What I ought to start doing is actively seeking out people who I feel seem like good candidates for fiends and be the one to initiate.

Xx

woodsgnome

#12
For me, it seems like any inclinations towards extroversion were toppled by intense fears of the abusers of my childhood years. My introvert side seemed to grow in proportion to how unsafe i felt. Still holds--I've never regained enough trust or safety and could be labeled almost an extreme, isolated introvert.

Well, yeah--it's how I found peace, but not sure it indicates much more than the people-phobia set in motion as a youth. When I can become engaged with someone I feel connected to, I can be very extroverted as I'm eager and excited for that sort of exchange. I rarely have found it, though; and other times I backed off out of my own habit of thinking that it was too good to be true. I feel I probably cut off many sincere people in this way, as it made me seem standoffish.  :spooked:


Some who saw me only in my on-stage acting roles would definitely identify me as extroverted. Even when portraying a reclusive character, it goes off better with a little extroversion thrown in or you lose the audience. As I felt good while thus engaged, maybe I am indeed an extrovert at heart. Once off-stage, though, notions of 'outta here/people are dangerous' would return and squelch any tendencies of extroversion. This disappointed some, but I knew it as a boundary, I guess--to revert to introversion. But I don't know which was more natural.
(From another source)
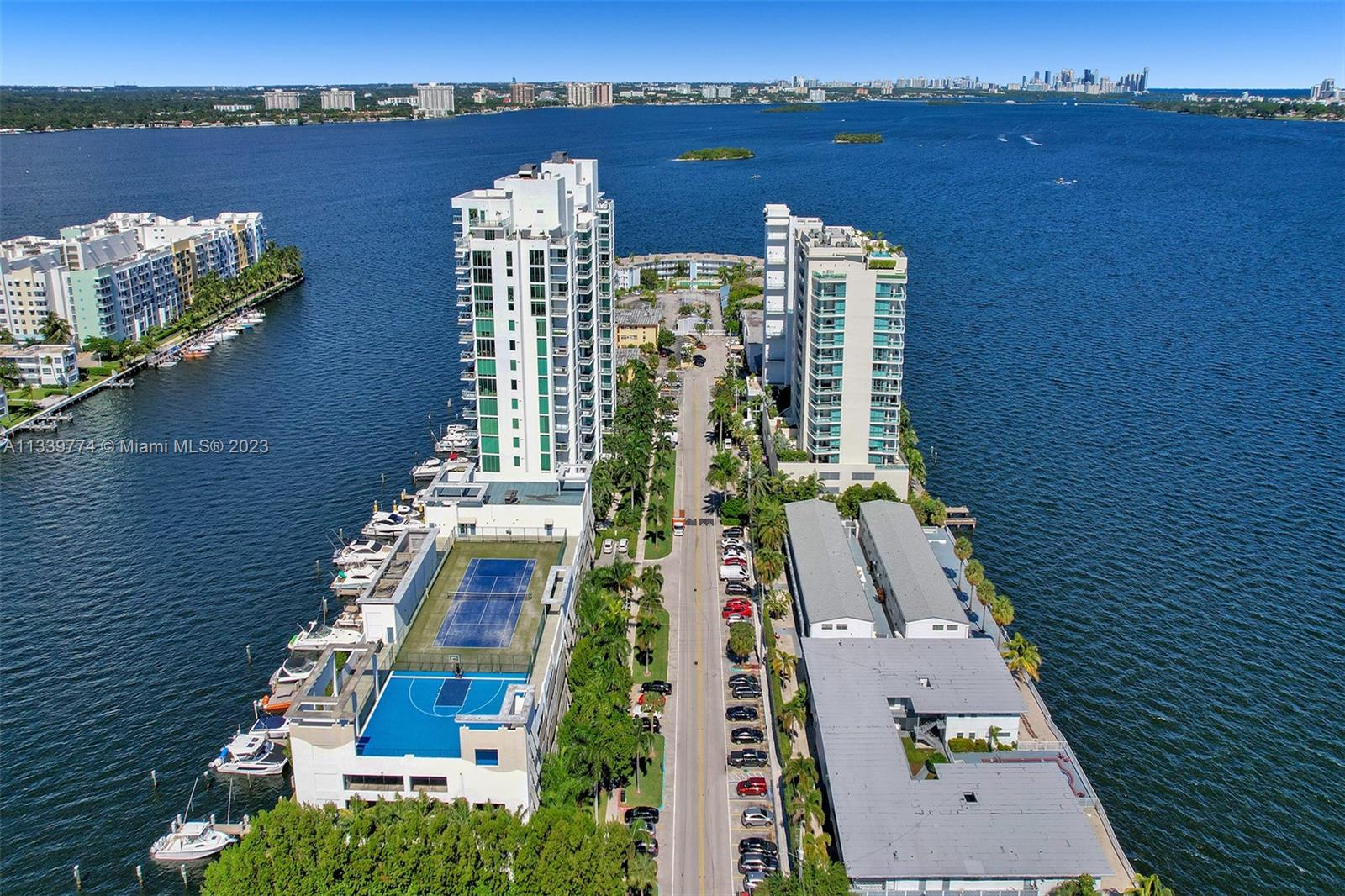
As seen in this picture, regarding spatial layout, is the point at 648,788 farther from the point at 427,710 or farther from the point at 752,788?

Still working my way around with this. I hope I can shake enough introversion in a rare intensive workshop coming up where I'll be close-up with 8-12 people for 5 days in a distant locale well out of my comfort zone. Before when I did these (last time was 12 years ago), either label wasn't obvious--I had introvert and extrovert moments. The difference then, in both counts, is I just felt safe to be fully myself, share and interact (although there were times when I was very dissociated). While I don't want to place false expectations on this year's session, I sense at least the prospect of that again.

Perhaps my in-between attitude can be summarized by this observation of poet Henri Cole: "I don't want words to sever me from reality."